**Set task**
Reproduce verbatim the stretch of the records below from the line containing "Which from the list" through the line containing "Answer: the grass", including both of those lines and nothing else.
_ _ _
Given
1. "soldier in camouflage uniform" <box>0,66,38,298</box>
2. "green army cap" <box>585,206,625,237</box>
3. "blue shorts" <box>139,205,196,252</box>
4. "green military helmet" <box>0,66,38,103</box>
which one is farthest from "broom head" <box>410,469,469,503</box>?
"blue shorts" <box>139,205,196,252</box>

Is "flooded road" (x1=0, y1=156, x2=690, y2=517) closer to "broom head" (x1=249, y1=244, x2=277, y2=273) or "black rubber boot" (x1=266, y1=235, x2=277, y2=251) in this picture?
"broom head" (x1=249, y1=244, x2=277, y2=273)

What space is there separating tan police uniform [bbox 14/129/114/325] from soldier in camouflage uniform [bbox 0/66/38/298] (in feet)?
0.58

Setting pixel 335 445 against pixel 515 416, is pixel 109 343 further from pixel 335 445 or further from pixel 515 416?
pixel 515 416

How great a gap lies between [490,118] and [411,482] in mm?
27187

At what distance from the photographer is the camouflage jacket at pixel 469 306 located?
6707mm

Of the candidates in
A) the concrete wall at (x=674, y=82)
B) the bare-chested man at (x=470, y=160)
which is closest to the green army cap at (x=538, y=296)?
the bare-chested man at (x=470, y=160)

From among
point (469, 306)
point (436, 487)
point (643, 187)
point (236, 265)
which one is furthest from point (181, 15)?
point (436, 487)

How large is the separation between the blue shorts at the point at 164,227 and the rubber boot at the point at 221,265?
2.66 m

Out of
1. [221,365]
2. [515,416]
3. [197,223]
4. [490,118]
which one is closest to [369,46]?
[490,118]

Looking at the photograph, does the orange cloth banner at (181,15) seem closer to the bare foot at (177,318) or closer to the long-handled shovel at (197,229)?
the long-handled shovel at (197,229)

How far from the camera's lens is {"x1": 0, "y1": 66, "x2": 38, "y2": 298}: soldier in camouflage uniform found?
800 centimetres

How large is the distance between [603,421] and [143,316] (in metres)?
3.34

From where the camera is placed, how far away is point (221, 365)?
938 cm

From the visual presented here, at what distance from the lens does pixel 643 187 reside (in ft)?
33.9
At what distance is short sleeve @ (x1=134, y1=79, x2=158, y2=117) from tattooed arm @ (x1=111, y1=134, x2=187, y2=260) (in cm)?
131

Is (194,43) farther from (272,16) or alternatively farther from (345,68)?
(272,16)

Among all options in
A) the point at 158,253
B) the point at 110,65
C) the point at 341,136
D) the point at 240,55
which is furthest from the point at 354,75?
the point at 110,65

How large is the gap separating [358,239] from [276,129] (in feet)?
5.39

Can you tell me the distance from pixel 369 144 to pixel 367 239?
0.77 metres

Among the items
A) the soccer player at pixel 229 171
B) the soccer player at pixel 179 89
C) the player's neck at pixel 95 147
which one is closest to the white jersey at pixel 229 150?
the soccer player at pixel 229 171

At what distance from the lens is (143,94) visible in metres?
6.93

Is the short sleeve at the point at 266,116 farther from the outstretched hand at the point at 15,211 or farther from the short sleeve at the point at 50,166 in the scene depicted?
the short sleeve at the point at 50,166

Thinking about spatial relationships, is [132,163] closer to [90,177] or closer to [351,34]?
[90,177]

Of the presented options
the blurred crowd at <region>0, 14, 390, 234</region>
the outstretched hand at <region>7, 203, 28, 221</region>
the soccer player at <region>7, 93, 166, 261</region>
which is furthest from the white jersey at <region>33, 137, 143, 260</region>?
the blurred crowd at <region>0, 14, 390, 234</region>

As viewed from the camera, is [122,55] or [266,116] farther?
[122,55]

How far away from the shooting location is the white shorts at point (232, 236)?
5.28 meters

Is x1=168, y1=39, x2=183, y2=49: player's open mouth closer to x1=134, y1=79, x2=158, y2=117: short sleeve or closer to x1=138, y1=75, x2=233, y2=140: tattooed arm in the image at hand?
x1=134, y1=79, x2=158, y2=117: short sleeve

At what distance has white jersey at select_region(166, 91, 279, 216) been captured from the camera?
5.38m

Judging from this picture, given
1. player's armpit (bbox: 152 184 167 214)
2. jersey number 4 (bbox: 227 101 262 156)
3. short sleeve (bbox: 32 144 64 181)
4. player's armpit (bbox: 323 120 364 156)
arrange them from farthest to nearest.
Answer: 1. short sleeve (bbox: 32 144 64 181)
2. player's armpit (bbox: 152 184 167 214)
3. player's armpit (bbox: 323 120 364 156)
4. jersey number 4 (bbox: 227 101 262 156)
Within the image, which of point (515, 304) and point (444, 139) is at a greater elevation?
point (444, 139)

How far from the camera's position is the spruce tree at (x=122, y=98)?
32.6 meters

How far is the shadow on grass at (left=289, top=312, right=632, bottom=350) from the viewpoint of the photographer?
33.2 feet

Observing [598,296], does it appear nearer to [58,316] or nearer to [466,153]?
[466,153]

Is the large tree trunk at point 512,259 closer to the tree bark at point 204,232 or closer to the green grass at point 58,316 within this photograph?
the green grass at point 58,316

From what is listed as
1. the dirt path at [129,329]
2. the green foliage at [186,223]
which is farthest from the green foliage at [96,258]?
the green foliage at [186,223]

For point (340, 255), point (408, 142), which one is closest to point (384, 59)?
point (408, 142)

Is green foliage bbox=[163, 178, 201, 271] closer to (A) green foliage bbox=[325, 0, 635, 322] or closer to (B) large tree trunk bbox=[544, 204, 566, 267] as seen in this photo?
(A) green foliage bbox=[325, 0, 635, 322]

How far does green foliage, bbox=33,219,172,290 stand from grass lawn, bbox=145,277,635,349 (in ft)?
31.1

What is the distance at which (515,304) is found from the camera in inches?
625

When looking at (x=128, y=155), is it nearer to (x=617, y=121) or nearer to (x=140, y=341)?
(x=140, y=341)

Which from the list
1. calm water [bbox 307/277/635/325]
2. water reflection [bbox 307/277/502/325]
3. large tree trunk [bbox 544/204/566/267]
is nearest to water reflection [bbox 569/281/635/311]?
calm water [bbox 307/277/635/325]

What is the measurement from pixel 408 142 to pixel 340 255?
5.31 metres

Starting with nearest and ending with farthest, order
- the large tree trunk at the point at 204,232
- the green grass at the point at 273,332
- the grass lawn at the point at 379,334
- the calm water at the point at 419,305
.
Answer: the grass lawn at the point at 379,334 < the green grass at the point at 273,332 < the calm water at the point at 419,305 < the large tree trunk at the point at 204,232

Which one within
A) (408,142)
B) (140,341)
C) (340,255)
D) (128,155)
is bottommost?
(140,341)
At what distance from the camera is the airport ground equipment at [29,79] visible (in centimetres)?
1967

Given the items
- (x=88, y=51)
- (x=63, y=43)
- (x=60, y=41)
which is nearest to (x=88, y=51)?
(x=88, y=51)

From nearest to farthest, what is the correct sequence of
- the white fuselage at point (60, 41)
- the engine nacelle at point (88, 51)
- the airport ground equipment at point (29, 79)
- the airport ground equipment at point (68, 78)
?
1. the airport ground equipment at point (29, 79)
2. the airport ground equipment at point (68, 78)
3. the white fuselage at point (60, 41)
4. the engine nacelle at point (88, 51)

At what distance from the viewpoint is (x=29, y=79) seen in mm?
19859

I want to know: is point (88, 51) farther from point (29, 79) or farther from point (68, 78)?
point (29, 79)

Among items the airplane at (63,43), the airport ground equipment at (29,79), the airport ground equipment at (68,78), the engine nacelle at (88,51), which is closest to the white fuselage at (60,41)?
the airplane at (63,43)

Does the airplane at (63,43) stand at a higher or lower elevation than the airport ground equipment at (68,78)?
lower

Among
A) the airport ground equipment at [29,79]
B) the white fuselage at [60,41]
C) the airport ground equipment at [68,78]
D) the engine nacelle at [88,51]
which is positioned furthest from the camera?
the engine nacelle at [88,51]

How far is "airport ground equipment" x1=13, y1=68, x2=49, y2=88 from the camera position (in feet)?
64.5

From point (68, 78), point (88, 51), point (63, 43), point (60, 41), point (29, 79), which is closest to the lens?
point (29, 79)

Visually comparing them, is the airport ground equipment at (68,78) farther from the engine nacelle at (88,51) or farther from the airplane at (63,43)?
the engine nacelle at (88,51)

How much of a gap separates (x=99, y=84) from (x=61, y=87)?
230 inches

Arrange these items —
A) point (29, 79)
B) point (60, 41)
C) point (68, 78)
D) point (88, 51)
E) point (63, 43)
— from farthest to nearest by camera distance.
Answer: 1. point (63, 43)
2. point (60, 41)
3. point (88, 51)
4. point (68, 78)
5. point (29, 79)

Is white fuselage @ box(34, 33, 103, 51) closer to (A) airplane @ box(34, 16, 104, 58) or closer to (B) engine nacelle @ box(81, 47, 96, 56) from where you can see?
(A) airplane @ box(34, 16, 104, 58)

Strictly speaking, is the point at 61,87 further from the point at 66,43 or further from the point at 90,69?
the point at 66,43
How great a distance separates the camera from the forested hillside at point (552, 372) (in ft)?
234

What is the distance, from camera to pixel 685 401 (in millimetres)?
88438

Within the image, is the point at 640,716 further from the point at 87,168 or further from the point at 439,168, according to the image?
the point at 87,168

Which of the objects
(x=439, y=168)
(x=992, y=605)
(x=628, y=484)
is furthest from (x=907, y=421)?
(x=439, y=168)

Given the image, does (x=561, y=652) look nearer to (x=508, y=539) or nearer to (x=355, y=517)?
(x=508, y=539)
_ _ _
**Task answer**
Which from the list
1. calm water [bbox 307/277/635/325]
2. water reflection [bbox 307/277/502/325]
3. large tree trunk [bbox 544/204/566/267]
is nearest to water reflection [bbox 569/281/635/311]?
calm water [bbox 307/277/635/325]

What is the measurement from pixel 408 142 to pixel 340 255?
5.31 metres

Starting with nearest and ending with farthest, order
- the large tree trunk at the point at 204,232
- the green grass at the point at 273,332
- the grass lawn at the point at 379,334
- the calm water at the point at 419,305
.
Answer: the grass lawn at the point at 379,334 < the green grass at the point at 273,332 < the calm water at the point at 419,305 < the large tree trunk at the point at 204,232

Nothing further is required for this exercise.